2. Fig. 9 intends to give an overview of the effectiveness of our approach, complementing the detailed results in Table 1. In the figure, we show three arrows for each benchmark: the best case (all inputs take the short path), the worst case (all long), and a middle case (half short, half long). These arrows are normalised to the corresponding SS solutions. Prompted by your remark, we have now improved this graph so that each benchmark's arrows have a different colour.
3. Thank you for pointing out the relevant work of Carloni. We will include it in our Background section. Carloni described how to encapsulate static modules into a latency-insensitive system, and we use a similar integration philosophy. Yet, nothing in Carloni's work, as far as we can tell, is related to the automatic generation of circuits from high-level code nor to the mix of the two HLS paradigms in a single synthesis, which is our contribution here.
<!---
Thank you for pointing out the relevant work of Carloni. We will include it into our Background section.
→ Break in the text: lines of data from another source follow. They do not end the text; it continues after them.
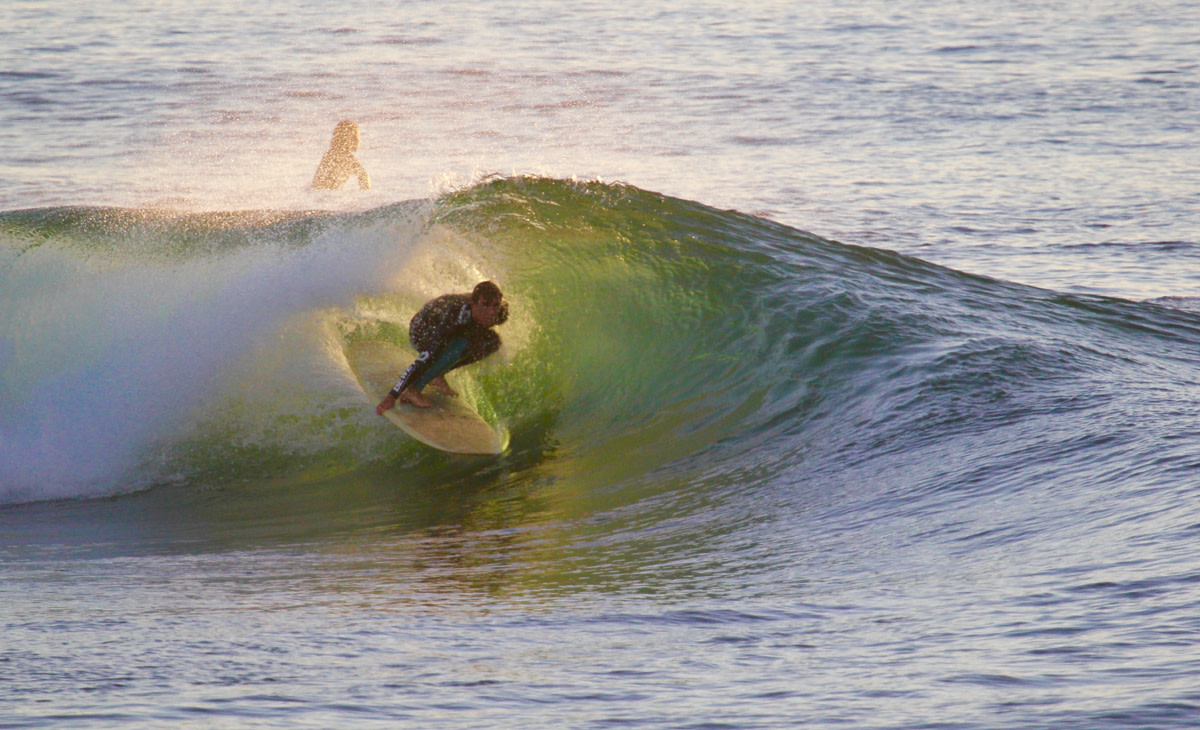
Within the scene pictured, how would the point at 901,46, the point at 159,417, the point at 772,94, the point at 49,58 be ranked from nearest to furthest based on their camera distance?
the point at 159,417 → the point at 772,94 → the point at 49,58 → the point at 901,46

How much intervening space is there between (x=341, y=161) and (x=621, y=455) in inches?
302

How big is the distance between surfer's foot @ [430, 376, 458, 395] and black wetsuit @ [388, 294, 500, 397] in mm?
139

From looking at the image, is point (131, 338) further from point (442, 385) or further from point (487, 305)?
point (487, 305)

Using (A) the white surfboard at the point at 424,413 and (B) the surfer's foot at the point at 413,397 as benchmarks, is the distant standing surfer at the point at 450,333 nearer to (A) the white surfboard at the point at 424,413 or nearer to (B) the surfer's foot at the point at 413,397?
(B) the surfer's foot at the point at 413,397

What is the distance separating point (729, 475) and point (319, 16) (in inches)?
1275

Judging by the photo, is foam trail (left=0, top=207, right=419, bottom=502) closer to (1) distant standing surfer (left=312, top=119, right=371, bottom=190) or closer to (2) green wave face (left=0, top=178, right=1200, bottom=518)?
(2) green wave face (left=0, top=178, right=1200, bottom=518)

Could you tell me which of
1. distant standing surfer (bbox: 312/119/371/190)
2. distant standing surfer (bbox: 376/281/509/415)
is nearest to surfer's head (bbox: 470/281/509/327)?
distant standing surfer (bbox: 376/281/509/415)

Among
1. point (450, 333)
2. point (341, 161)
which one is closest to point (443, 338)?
point (450, 333)

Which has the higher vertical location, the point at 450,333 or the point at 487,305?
the point at 487,305

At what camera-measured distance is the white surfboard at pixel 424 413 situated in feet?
26.2

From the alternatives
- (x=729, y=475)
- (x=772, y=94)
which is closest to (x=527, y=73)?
(x=772, y=94)

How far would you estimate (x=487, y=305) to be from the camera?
770cm

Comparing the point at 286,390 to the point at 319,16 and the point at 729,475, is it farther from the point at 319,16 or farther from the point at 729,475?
the point at 319,16

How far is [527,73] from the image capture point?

Carloni described how to encapsulate static modules into a latency-insensitive system; our contribution is to use a similar concept in the context of HLS. Our work includes the following novelties:
(1) We have built a working tool for combining static and dynamic scheduling to create high-quality hardware designs out of high-level code.
(2) We discuss the pros and cons of using static and dynamic scheduling in HLS and detail the properties of the high-level code that can allow it to benefit most from a combined scheduling approach (DSS).
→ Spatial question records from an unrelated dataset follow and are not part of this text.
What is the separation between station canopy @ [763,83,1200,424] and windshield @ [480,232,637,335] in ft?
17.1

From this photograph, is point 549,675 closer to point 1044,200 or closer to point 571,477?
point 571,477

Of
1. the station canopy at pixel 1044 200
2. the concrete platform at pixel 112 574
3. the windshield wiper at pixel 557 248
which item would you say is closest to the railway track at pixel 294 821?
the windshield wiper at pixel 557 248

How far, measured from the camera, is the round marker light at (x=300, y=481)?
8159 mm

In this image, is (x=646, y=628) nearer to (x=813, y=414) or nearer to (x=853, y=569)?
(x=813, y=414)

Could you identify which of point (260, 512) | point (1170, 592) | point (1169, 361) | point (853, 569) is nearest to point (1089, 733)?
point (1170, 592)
(3) We investigate how to exploit standard HLS optimizations to improve the quality of the resulting DSS hardware (e.g., choosing the appropriate II to benefit from resource sharing).
(4) We integrate DSS with actual HLS tools and demonstrate its benefits on real benchmarks obtained from high-level code.
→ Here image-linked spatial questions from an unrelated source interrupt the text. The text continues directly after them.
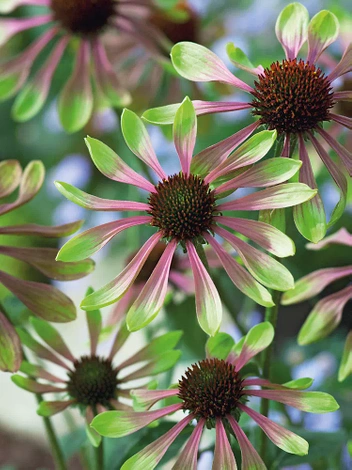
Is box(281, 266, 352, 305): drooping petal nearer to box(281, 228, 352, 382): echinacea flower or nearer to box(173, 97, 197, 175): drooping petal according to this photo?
box(281, 228, 352, 382): echinacea flower

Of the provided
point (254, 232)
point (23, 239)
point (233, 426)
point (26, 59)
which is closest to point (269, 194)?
point (254, 232)

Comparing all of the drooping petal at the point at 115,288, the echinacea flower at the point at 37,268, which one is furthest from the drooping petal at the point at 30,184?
the drooping petal at the point at 115,288

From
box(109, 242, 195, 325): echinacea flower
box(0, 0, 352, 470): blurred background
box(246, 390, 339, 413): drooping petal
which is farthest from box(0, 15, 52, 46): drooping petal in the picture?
box(246, 390, 339, 413): drooping petal

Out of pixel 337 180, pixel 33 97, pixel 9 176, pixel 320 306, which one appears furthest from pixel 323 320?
pixel 33 97

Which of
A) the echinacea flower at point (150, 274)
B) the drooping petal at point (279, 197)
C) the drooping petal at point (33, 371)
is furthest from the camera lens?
the echinacea flower at point (150, 274)

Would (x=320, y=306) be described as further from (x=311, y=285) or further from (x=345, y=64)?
(x=345, y=64)

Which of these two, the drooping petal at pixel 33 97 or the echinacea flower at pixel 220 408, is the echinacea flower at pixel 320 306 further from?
the drooping petal at pixel 33 97

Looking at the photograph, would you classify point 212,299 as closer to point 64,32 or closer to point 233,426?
point 233,426

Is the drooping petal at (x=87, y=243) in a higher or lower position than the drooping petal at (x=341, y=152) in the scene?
lower
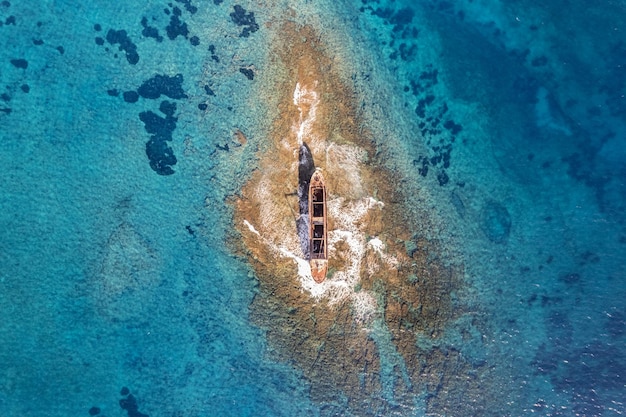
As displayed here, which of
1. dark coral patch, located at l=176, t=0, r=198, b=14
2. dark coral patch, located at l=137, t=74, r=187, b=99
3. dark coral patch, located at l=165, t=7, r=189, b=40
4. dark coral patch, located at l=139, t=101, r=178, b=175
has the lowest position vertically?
dark coral patch, located at l=139, t=101, r=178, b=175

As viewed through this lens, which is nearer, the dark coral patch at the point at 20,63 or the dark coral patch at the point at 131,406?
the dark coral patch at the point at 131,406

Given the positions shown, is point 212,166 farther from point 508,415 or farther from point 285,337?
point 508,415

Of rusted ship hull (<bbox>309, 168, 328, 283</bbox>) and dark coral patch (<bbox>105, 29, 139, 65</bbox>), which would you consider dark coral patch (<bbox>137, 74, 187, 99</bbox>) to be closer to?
dark coral patch (<bbox>105, 29, 139, 65</bbox>)

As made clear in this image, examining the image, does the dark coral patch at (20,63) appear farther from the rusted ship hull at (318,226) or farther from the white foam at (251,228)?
the rusted ship hull at (318,226)

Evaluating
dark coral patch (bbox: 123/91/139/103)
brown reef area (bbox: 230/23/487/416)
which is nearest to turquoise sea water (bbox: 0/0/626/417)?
dark coral patch (bbox: 123/91/139/103)

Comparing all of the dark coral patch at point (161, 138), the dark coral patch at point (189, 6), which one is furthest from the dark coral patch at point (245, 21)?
the dark coral patch at point (161, 138)

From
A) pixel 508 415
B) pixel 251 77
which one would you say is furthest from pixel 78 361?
pixel 508 415
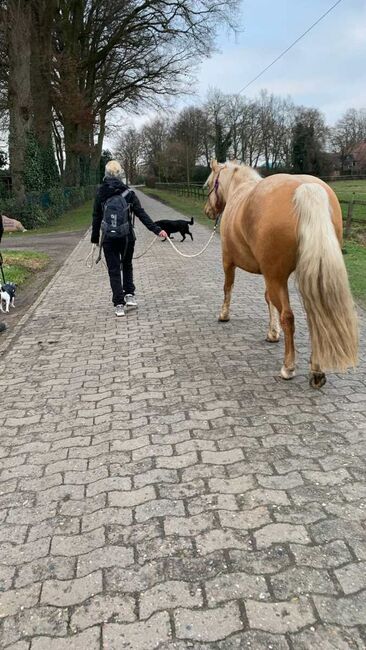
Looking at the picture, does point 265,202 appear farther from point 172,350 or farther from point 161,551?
point 161,551

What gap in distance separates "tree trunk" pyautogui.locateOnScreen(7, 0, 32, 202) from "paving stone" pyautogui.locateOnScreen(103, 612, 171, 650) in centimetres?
2242

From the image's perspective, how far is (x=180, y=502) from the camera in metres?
2.96

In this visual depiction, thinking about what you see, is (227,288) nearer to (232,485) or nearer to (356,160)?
(232,485)

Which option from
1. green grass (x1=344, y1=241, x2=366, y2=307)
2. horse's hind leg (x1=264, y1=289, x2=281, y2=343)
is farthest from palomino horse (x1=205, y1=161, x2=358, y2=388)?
green grass (x1=344, y1=241, x2=366, y2=307)

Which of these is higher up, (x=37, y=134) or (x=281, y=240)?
(x=37, y=134)

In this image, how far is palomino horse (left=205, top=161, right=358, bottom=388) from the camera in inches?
154

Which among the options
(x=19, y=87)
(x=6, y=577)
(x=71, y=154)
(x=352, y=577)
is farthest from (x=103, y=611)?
(x=71, y=154)

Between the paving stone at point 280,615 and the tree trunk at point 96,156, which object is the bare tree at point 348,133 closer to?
the tree trunk at point 96,156

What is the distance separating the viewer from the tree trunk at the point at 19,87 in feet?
67.5

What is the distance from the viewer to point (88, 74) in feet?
104

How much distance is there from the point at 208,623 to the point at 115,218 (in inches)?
228

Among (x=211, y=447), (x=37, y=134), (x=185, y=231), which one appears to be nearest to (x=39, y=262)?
(x=185, y=231)

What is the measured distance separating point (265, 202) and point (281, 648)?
3.35 m

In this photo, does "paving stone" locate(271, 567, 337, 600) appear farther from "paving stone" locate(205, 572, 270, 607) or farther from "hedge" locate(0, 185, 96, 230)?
"hedge" locate(0, 185, 96, 230)
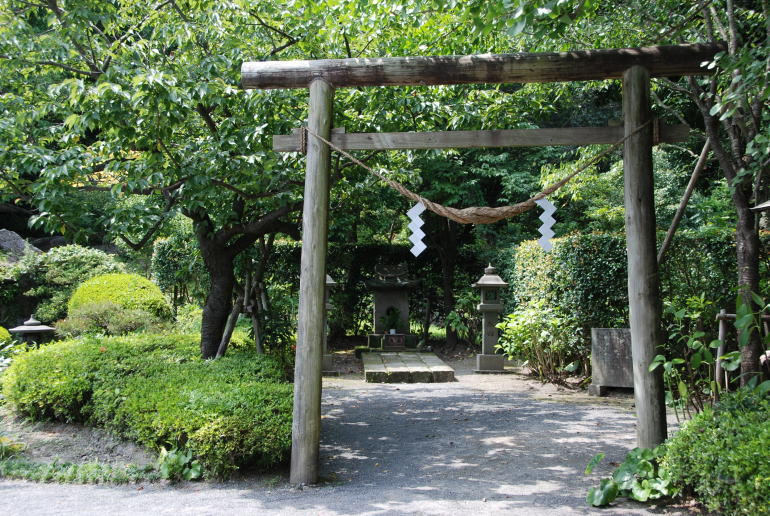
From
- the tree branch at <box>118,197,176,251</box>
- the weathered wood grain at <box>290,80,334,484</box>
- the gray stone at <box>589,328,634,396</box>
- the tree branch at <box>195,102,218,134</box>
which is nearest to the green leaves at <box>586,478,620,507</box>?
the weathered wood grain at <box>290,80,334,484</box>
Thank you for pointing us to Carloni; we knew his work on latency insensitive design models, of course, but, prompted by the remark, noticed a recent paper relevant to the introduction of static components into latency insensitive designs. Indeed, we use a similar integration philosophy. Yet, nothing in Carloni's work, as far as we can tell, is related to the automatic generation of circuits from high level code nor to the mix of the two HLS paradigms in a
single synthesis, which is our contribution here.
--->
## Review 2
>### Detailed Comments
>
>This paper is an interesting extension of the recent work in this conference on dynamic scheduling techniques in HLS. In this paper, the authors contend there are places where static scheduling is more efficient (primarily in area) and others where dynamic scheduling improves performance. This paper does experiments illustrating that hypothesis, and then builds a methodology to express the dynamic/static boundary and connect those two domains.
>
>I'm disappointed that this work does not yet fully automate the process: the user determines the Iteration Interval, as well as the Dynamic/Static boundaries. This is left to future work, and even if it was complete, probably would not fit in 10 pages.
>
>This paper's contribution's are (1) the illustration of the case for hybrid dynamic/static solutions (2) discussion of the interface synthesis between the static and dynamic.
## Review 3
>### Detailed Comments
>Overall, this paper is well-written. Experimental results seem to be comprehensive. Moreover, the key idea is quite easy to understand and the target problem is also quite important.
>
>However, The pros and cons are quite well-known. Also, the Merge, Fork, Join, and Branch classifications are extensively studied in asynchronous logic design research. I suggest the authors can reduce the amount of space to discuss all the above. Instead focusing on the key novelty of this research. In my opinion, maybe the most important technical idea is the part of how to partition a given logic design into SS part and DS part. Unfortunately, there is very little discussion about how to make the best choice of this partition. Clearly, this partitioning is very challenge to optimize because it involves solving a quite complex optimization problem.
>
>My suggestions:
>
>1. Focus much more on discussing how to optimize the DS/SS partition and justify why.
>
>2. The results presented are quite extensive. However, the depth of results analysis can be improved. For example, how does one further understand the correlation between performance improvements and the nature of the circuits under consideration. How the compute and memory access patterns of these benchmark designs impact the partitioning choices.
### <span style="color:red">Drafted answer 3 </span>
Thank you for the suggestion for improving our evaluation. When revising the paper we will rank our benchmarks based on the amount of code that is synthesised using SS, resource sharing opportunities, irregular control flow and variable-latency, and include a graph showing how these metrics affect the quality of the generated hardware.
-|resource sharing opportunities | irregular control flow | variable-latency
--- |--- | --- | ---
sparseMatrixPower| No | Yes | Yes|
histogram| No | Yes | Yes|
BNNKernel| Yes | Yes | No |
getTanh(double)| Yes | Yes | Yes|
gSum| Yes | Yes | Yes|
gSumIf| Yes | Yes | Yes|
getTanh| Yes | Yes | Yes|
### <span style="color:red">Drafted answer for all reviews</span>
We thank all the reviewers for the time and expertise they have invested in these reviews.
Reviewers 2 and 3 both point out the program partitioning problem between DS and SS. Now that we have assessed that DSS can be of great value, our natural next step is to automate the partitioning. We already make some general observations (in Section 4.1 and the end of Section 4.3) about which properties of a program make it most amenable to DSS -- the challenge will now be to identify these properties automatically. We expect that this will be rather challenging given the range of different patterns that are possible in arbitrary input code.
(word count: 402)